Anfang November 1942 landeten anglo-amerikanische Einheiten in Nordwestafrika bei Casablanca. Sie beabsichtigten in Tunesien eine Front zu eröffnen, um das in Libyen in schweren Bückzugsgefechten befindliche Afrikakorps auch vom Westen her anzugreifen und zu vernichten. Wenige Tage nach der Landung der Alliierten starteten deutsche Militärs blitzartig ein riskantes Unternehmen. Die Bildung eines Brückenkopfes in Tunesien, um den Bückzug des Afrikakorps zu decken. Auf italienischen Kriegsschiffen, Fähren und in Transportflugzeugen wurden in Eile zusammengezogene Eliteeinheiten der Wehrmacht auf den neuralgischen Punkt des nordafrikanischen Kriegsschauplatzes gebracht. Sie kamen gerade noch zurecht, einen massiven amerikanischen Panzerangriff vor den Toren Tunis zurückzuschlagen. Ich selbst kam im Dezember 1942 mit meiner Einheit, dem Grenadierregiment 755, auf einem italienischen Zerstörer nach Nordafrika.

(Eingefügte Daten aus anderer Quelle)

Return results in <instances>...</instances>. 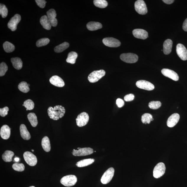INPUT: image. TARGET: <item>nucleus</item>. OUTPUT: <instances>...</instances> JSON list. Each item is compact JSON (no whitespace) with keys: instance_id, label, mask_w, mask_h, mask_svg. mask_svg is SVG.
Returning a JSON list of instances; mask_svg holds the SVG:
<instances>
[{"instance_id":"a878e982","label":"nucleus","mask_w":187,"mask_h":187,"mask_svg":"<svg viewBox=\"0 0 187 187\" xmlns=\"http://www.w3.org/2000/svg\"><path fill=\"white\" fill-rule=\"evenodd\" d=\"M11 61L13 64V67L16 69L20 70L23 66V62L20 58L15 57L12 58Z\"/></svg>"},{"instance_id":"f704fd0d","label":"nucleus","mask_w":187,"mask_h":187,"mask_svg":"<svg viewBox=\"0 0 187 187\" xmlns=\"http://www.w3.org/2000/svg\"><path fill=\"white\" fill-rule=\"evenodd\" d=\"M152 116L149 113H145L142 116V121L145 124H149L152 118Z\"/></svg>"},{"instance_id":"cd10ccee","label":"nucleus","mask_w":187,"mask_h":187,"mask_svg":"<svg viewBox=\"0 0 187 187\" xmlns=\"http://www.w3.org/2000/svg\"><path fill=\"white\" fill-rule=\"evenodd\" d=\"M27 118L33 127H35L37 126L38 124L37 118L35 113H30L28 114Z\"/></svg>"},{"instance_id":"7c9ffc66","label":"nucleus","mask_w":187,"mask_h":187,"mask_svg":"<svg viewBox=\"0 0 187 187\" xmlns=\"http://www.w3.org/2000/svg\"><path fill=\"white\" fill-rule=\"evenodd\" d=\"M69 44L67 42H64L60 45L56 46L54 48V50L56 53H60L63 52L69 47Z\"/></svg>"},{"instance_id":"393cba45","label":"nucleus","mask_w":187,"mask_h":187,"mask_svg":"<svg viewBox=\"0 0 187 187\" xmlns=\"http://www.w3.org/2000/svg\"><path fill=\"white\" fill-rule=\"evenodd\" d=\"M41 145L45 152H49L51 150V145L49 138L47 136L44 137L42 140Z\"/></svg>"},{"instance_id":"ddd939ff","label":"nucleus","mask_w":187,"mask_h":187,"mask_svg":"<svg viewBox=\"0 0 187 187\" xmlns=\"http://www.w3.org/2000/svg\"><path fill=\"white\" fill-rule=\"evenodd\" d=\"M136 85L140 89L147 90H154L155 86L153 84L144 80H138L136 82Z\"/></svg>"},{"instance_id":"9d476101","label":"nucleus","mask_w":187,"mask_h":187,"mask_svg":"<svg viewBox=\"0 0 187 187\" xmlns=\"http://www.w3.org/2000/svg\"><path fill=\"white\" fill-rule=\"evenodd\" d=\"M21 19V16L18 14H15L11 18L8 23V27L12 31H14L17 29V25Z\"/></svg>"},{"instance_id":"f8f14e48","label":"nucleus","mask_w":187,"mask_h":187,"mask_svg":"<svg viewBox=\"0 0 187 187\" xmlns=\"http://www.w3.org/2000/svg\"><path fill=\"white\" fill-rule=\"evenodd\" d=\"M103 43L107 47L115 48L119 47L121 45L119 40L113 38H106L103 40Z\"/></svg>"},{"instance_id":"f03ea898","label":"nucleus","mask_w":187,"mask_h":187,"mask_svg":"<svg viewBox=\"0 0 187 187\" xmlns=\"http://www.w3.org/2000/svg\"><path fill=\"white\" fill-rule=\"evenodd\" d=\"M105 75V71L103 70H96L90 73L88 79L91 83L97 82Z\"/></svg>"},{"instance_id":"0eeeda50","label":"nucleus","mask_w":187,"mask_h":187,"mask_svg":"<svg viewBox=\"0 0 187 187\" xmlns=\"http://www.w3.org/2000/svg\"><path fill=\"white\" fill-rule=\"evenodd\" d=\"M89 120V116L87 113L82 112L76 118V123L79 127H82L87 124Z\"/></svg>"},{"instance_id":"6ab92c4d","label":"nucleus","mask_w":187,"mask_h":187,"mask_svg":"<svg viewBox=\"0 0 187 187\" xmlns=\"http://www.w3.org/2000/svg\"><path fill=\"white\" fill-rule=\"evenodd\" d=\"M49 81L53 85L58 87H62L65 86L63 79L57 76H53L50 78Z\"/></svg>"},{"instance_id":"aec40b11","label":"nucleus","mask_w":187,"mask_h":187,"mask_svg":"<svg viewBox=\"0 0 187 187\" xmlns=\"http://www.w3.org/2000/svg\"><path fill=\"white\" fill-rule=\"evenodd\" d=\"M0 134L2 138L5 140L9 139L11 135V129L7 125H4L1 128Z\"/></svg>"},{"instance_id":"79ce46f5","label":"nucleus","mask_w":187,"mask_h":187,"mask_svg":"<svg viewBox=\"0 0 187 187\" xmlns=\"http://www.w3.org/2000/svg\"><path fill=\"white\" fill-rule=\"evenodd\" d=\"M9 108L7 106L3 108H0V115L2 117H5L8 114V112L9 111Z\"/></svg>"},{"instance_id":"e433bc0d","label":"nucleus","mask_w":187,"mask_h":187,"mask_svg":"<svg viewBox=\"0 0 187 187\" xmlns=\"http://www.w3.org/2000/svg\"><path fill=\"white\" fill-rule=\"evenodd\" d=\"M23 106L27 108V109L29 110H33L35 107V104L31 100L29 99L25 100L24 102Z\"/></svg>"},{"instance_id":"1a4fd4ad","label":"nucleus","mask_w":187,"mask_h":187,"mask_svg":"<svg viewBox=\"0 0 187 187\" xmlns=\"http://www.w3.org/2000/svg\"><path fill=\"white\" fill-rule=\"evenodd\" d=\"M114 173V168H108L102 177L101 182L102 184H106L109 183L112 180Z\"/></svg>"},{"instance_id":"f3484780","label":"nucleus","mask_w":187,"mask_h":187,"mask_svg":"<svg viewBox=\"0 0 187 187\" xmlns=\"http://www.w3.org/2000/svg\"><path fill=\"white\" fill-rule=\"evenodd\" d=\"M180 118L179 114L175 113L172 114L168 118L167 122V124L168 127L170 128L173 127L178 123Z\"/></svg>"},{"instance_id":"09e8293b","label":"nucleus","mask_w":187,"mask_h":187,"mask_svg":"<svg viewBox=\"0 0 187 187\" xmlns=\"http://www.w3.org/2000/svg\"><path fill=\"white\" fill-rule=\"evenodd\" d=\"M14 160H15V161L16 162H19L20 160V159L19 157H16L14 158Z\"/></svg>"},{"instance_id":"c756f323","label":"nucleus","mask_w":187,"mask_h":187,"mask_svg":"<svg viewBox=\"0 0 187 187\" xmlns=\"http://www.w3.org/2000/svg\"><path fill=\"white\" fill-rule=\"evenodd\" d=\"M77 57V54L76 52L74 51L70 52L68 54V57L67 59H66V61L68 63L72 64H75Z\"/></svg>"},{"instance_id":"bb28decb","label":"nucleus","mask_w":187,"mask_h":187,"mask_svg":"<svg viewBox=\"0 0 187 187\" xmlns=\"http://www.w3.org/2000/svg\"><path fill=\"white\" fill-rule=\"evenodd\" d=\"M95 161L94 159L89 158L79 161L76 163V165L78 167L82 168L89 165Z\"/></svg>"},{"instance_id":"37998d69","label":"nucleus","mask_w":187,"mask_h":187,"mask_svg":"<svg viewBox=\"0 0 187 187\" xmlns=\"http://www.w3.org/2000/svg\"><path fill=\"white\" fill-rule=\"evenodd\" d=\"M35 1L37 5L42 9L45 7V4L47 3L45 0H36Z\"/></svg>"},{"instance_id":"4be33fe9","label":"nucleus","mask_w":187,"mask_h":187,"mask_svg":"<svg viewBox=\"0 0 187 187\" xmlns=\"http://www.w3.org/2000/svg\"><path fill=\"white\" fill-rule=\"evenodd\" d=\"M173 42L170 39L165 40L163 44V52L165 55H168L172 51Z\"/></svg>"},{"instance_id":"412c9836","label":"nucleus","mask_w":187,"mask_h":187,"mask_svg":"<svg viewBox=\"0 0 187 187\" xmlns=\"http://www.w3.org/2000/svg\"><path fill=\"white\" fill-rule=\"evenodd\" d=\"M20 134L21 137L25 140H29L31 138V135L25 124H22L20 126Z\"/></svg>"},{"instance_id":"a18cd8bd","label":"nucleus","mask_w":187,"mask_h":187,"mask_svg":"<svg viewBox=\"0 0 187 187\" xmlns=\"http://www.w3.org/2000/svg\"><path fill=\"white\" fill-rule=\"evenodd\" d=\"M116 104L118 108H121L124 105V102L123 100L118 98L116 100Z\"/></svg>"},{"instance_id":"c03bdc74","label":"nucleus","mask_w":187,"mask_h":187,"mask_svg":"<svg viewBox=\"0 0 187 187\" xmlns=\"http://www.w3.org/2000/svg\"><path fill=\"white\" fill-rule=\"evenodd\" d=\"M134 96L133 94H130L126 95L124 97L125 101L126 102L131 101L134 99Z\"/></svg>"},{"instance_id":"de8ad7c7","label":"nucleus","mask_w":187,"mask_h":187,"mask_svg":"<svg viewBox=\"0 0 187 187\" xmlns=\"http://www.w3.org/2000/svg\"><path fill=\"white\" fill-rule=\"evenodd\" d=\"M163 1L168 4H170L174 2V0H163Z\"/></svg>"},{"instance_id":"5701e85b","label":"nucleus","mask_w":187,"mask_h":187,"mask_svg":"<svg viewBox=\"0 0 187 187\" xmlns=\"http://www.w3.org/2000/svg\"><path fill=\"white\" fill-rule=\"evenodd\" d=\"M40 23L44 29L48 30L51 29L52 26L47 15H44L41 18Z\"/></svg>"},{"instance_id":"3c124183","label":"nucleus","mask_w":187,"mask_h":187,"mask_svg":"<svg viewBox=\"0 0 187 187\" xmlns=\"http://www.w3.org/2000/svg\"><path fill=\"white\" fill-rule=\"evenodd\" d=\"M80 148H78L77 149H80Z\"/></svg>"},{"instance_id":"dca6fc26","label":"nucleus","mask_w":187,"mask_h":187,"mask_svg":"<svg viewBox=\"0 0 187 187\" xmlns=\"http://www.w3.org/2000/svg\"><path fill=\"white\" fill-rule=\"evenodd\" d=\"M162 73L165 77H168L174 81H178L179 76L178 74L173 70L168 69H163L162 70Z\"/></svg>"},{"instance_id":"473e14b6","label":"nucleus","mask_w":187,"mask_h":187,"mask_svg":"<svg viewBox=\"0 0 187 187\" xmlns=\"http://www.w3.org/2000/svg\"><path fill=\"white\" fill-rule=\"evenodd\" d=\"M29 84L25 82H22L18 85V88L22 92L24 93H27L30 91Z\"/></svg>"},{"instance_id":"603ef678","label":"nucleus","mask_w":187,"mask_h":187,"mask_svg":"<svg viewBox=\"0 0 187 187\" xmlns=\"http://www.w3.org/2000/svg\"><path fill=\"white\" fill-rule=\"evenodd\" d=\"M32 152H34V150H32Z\"/></svg>"},{"instance_id":"2eb2a0df","label":"nucleus","mask_w":187,"mask_h":187,"mask_svg":"<svg viewBox=\"0 0 187 187\" xmlns=\"http://www.w3.org/2000/svg\"><path fill=\"white\" fill-rule=\"evenodd\" d=\"M47 16L52 27H56L57 26L58 21L56 17L57 14L55 9H50L47 13Z\"/></svg>"},{"instance_id":"20e7f679","label":"nucleus","mask_w":187,"mask_h":187,"mask_svg":"<svg viewBox=\"0 0 187 187\" xmlns=\"http://www.w3.org/2000/svg\"><path fill=\"white\" fill-rule=\"evenodd\" d=\"M120 59L122 61L127 63H136L138 59V56L133 53H126L122 54L120 56Z\"/></svg>"},{"instance_id":"c9c22d12","label":"nucleus","mask_w":187,"mask_h":187,"mask_svg":"<svg viewBox=\"0 0 187 187\" xmlns=\"http://www.w3.org/2000/svg\"><path fill=\"white\" fill-rule=\"evenodd\" d=\"M50 40L47 38H42L38 40L36 43L37 47H40L45 46L49 43Z\"/></svg>"},{"instance_id":"c85d7f7f","label":"nucleus","mask_w":187,"mask_h":187,"mask_svg":"<svg viewBox=\"0 0 187 187\" xmlns=\"http://www.w3.org/2000/svg\"><path fill=\"white\" fill-rule=\"evenodd\" d=\"M14 154L10 150L6 151L2 155L3 160L6 162H10L12 161V158Z\"/></svg>"},{"instance_id":"49530a36","label":"nucleus","mask_w":187,"mask_h":187,"mask_svg":"<svg viewBox=\"0 0 187 187\" xmlns=\"http://www.w3.org/2000/svg\"><path fill=\"white\" fill-rule=\"evenodd\" d=\"M183 29L184 31L187 32V18L185 20L183 25Z\"/></svg>"},{"instance_id":"4c0bfd02","label":"nucleus","mask_w":187,"mask_h":187,"mask_svg":"<svg viewBox=\"0 0 187 187\" xmlns=\"http://www.w3.org/2000/svg\"><path fill=\"white\" fill-rule=\"evenodd\" d=\"M162 104L160 101H153L150 102L149 103V107L152 109L156 110L160 108Z\"/></svg>"},{"instance_id":"a211bd4d","label":"nucleus","mask_w":187,"mask_h":187,"mask_svg":"<svg viewBox=\"0 0 187 187\" xmlns=\"http://www.w3.org/2000/svg\"><path fill=\"white\" fill-rule=\"evenodd\" d=\"M132 33L134 37L138 39L144 40L148 37L147 32L143 29H134Z\"/></svg>"},{"instance_id":"4468645a","label":"nucleus","mask_w":187,"mask_h":187,"mask_svg":"<svg viewBox=\"0 0 187 187\" xmlns=\"http://www.w3.org/2000/svg\"><path fill=\"white\" fill-rule=\"evenodd\" d=\"M176 53L178 57L184 61L187 60V50L182 44H178L176 46Z\"/></svg>"},{"instance_id":"ea45409f","label":"nucleus","mask_w":187,"mask_h":187,"mask_svg":"<svg viewBox=\"0 0 187 187\" xmlns=\"http://www.w3.org/2000/svg\"><path fill=\"white\" fill-rule=\"evenodd\" d=\"M8 70V66L5 62H2L0 65V76H4Z\"/></svg>"},{"instance_id":"a19ab883","label":"nucleus","mask_w":187,"mask_h":187,"mask_svg":"<svg viewBox=\"0 0 187 187\" xmlns=\"http://www.w3.org/2000/svg\"><path fill=\"white\" fill-rule=\"evenodd\" d=\"M12 168L18 172H22L25 170V166L22 163H14L12 165Z\"/></svg>"},{"instance_id":"58836bf2","label":"nucleus","mask_w":187,"mask_h":187,"mask_svg":"<svg viewBox=\"0 0 187 187\" xmlns=\"http://www.w3.org/2000/svg\"><path fill=\"white\" fill-rule=\"evenodd\" d=\"M8 9L6 6L3 4H1L0 5V14L2 17L5 18L7 17L8 15Z\"/></svg>"},{"instance_id":"72a5a7b5","label":"nucleus","mask_w":187,"mask_h":187,"mask_svg":"<svg viewBox=\"0 0 187 187\" xmlns=\"http://www.w3.org/2000/svg\"><path fill=\"white\" fill-rule=\"evenodd\" d=\"M93 2L96 6L101 9L106 8L108 5L107 1L105 0H94Z\"/></svg>"},{"instance_id":"2f4dec72","label":"nucleus","mask_w":187,"mask_h":187,"mask_svg":"<svg viewBox=\"0 0 187 187\" xmlns=\"http://www.w3.org/2000/svg\"><path fill=\"white\" fill-rule=\"evenodd\" d=\"M3 47L4 50L7 53H12L15 49V46L8 41H6L4 43Z\"/></svg>"},{"instance_id":"b1692460","label":"nucleus","mask_w":187,"mask_h":187,"mask_svg":"<svg viewBox=\"0 0 187 187\" xmlns=\"http://www.w3.org/2000/svg\"><path fill=\"white\" fill-rule=\"evenodd\" d=\"M87 27L90 31H93L101 29L102 25L98 22H90L87 24Z\"/></svg>"},{"instance_id":"8fccbe9b","label":"nucleus","mask_w":187,"mask_h":187,"mask_svg":"<svg viewBox=\"0 0 187 187\" xmlns=\"http://www.w3.org/2000/svg\"><path fill=\"white\" fill-rule=\"evenodd\" d=\"M29 187H35L34 186H30Z\"/></svg>"},{"instance_id":"423d86ee","label":"nucleus","mask_w":187,"mask_h":187,"mask_svg":"<svg viewBox=\"0 0 187 187\" xmlns=\"http://www.w3.org/2000/svg\"><path fill=\"white\" fill-rule=\"evenodd\" d=\"M135 9L137 12L141 15H145L148 11L146 4L143 0H138L134 4Z\"/></svg>"},{"instance_id":"7ed1b4c3","label":"nucleus","mask_w":187,"mask_h":187,"mask_svg":"<svg viewBox=\"0 0 187 187\" xmlns=\"http://www.w3.org/2000/svg\"><path fill=\"white\" fill-rule=\"evenodd\" d=\"M77 179L74 175H70L64 176L62 178L60 183L64 186L70 187L74 186L77 183Z\"/></svg>"},{"instance_id":"f257e3e1","label":"nucleus","mask_w":187,"mask_h":187,"mask_svg":"<svg viewBox=\"0 0 187 187\" xmlns=\"http://www.w3.org/2000/svg\"><path fill=\"white\" fill-rule=\"evenodd\" d=\"M48 112L50 118L54 120H58L63 117L65 113L66 110L63 106L58 105L54 108L49 107Z\"/></svg>"},{"instance_id":"9b49d317","label":"nucleus","mask_w":187,"mask_h":187,"mask_svg":"<svg viewBox=\"0 0 187 187\" xmlns=\"http://www.w3.org/2000/svg\"><path fill=\"white\" fill-rule=\"evenodd\" d=\"M93 152L94 150L88 147L80 148L78 150L74 149L72 153L74 156H82L91 155Z\"/></svg>"},{"instance_id":"6e6552de","label":"nucleus","mask_w":187,"mask_h":187,"mask_svg":"<svg viewBox=\"0 0 187 187\" xmlns=\"http://www.w3.org/2000/svg\"><path fill=\"white\" fill-rule=\"evenodd\" d=\"M24 159L27 163L32 166H35L37 163V159L36 156L32 152H26L23 154Z\"/></svg>"},{"instance_id":"39448f33","label":"nucleus","mask_w":187,"mask_h":187,"mask_svg":"<svg viewBox=\"0 0 187 187\" xmlns=\"http://www.w3.org/2000/svg\"><path fill=\"white\" fill-rule=\"evenodd\" d=\"M165 170L166 167L164 163H159L155 167L153 170L154 177L156 178L161 177L164 174Z\"/></svg>"}]
</instances>
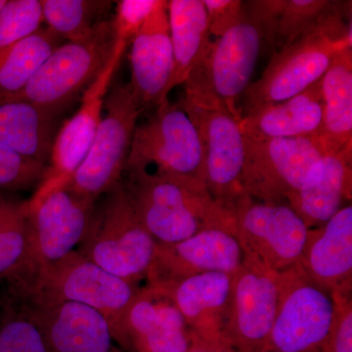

Es gelang den Achsenmächten, einen erweiterten Brückenkopf Tunesien zu bilden und die Lage einigermaßen zu stabilisieren. Unmittelbar vor ihrer letzten Großoffensive schössen die Angloamerikaner die Stellungen der Verteidiger des Brückenkopfes mit einem verheerenden Trommelfeuer sturmreif. Die Deutschen wehrten sich mit ihren italienischen Verbündeten, auf engstem Raum zusammengedrängt, mit dem Rücken zum Meer. Am 12. Mai 1943 gab das deutsche Afrikakorps seinen letzten Funkspruch durch: „Munition verschossen, Waffen und Kriegsgerät zerstört. Das Deutsche Afrikakorps hat sich befehlsgemäß bis zur Kampfunfähigkeit geschlagen ..."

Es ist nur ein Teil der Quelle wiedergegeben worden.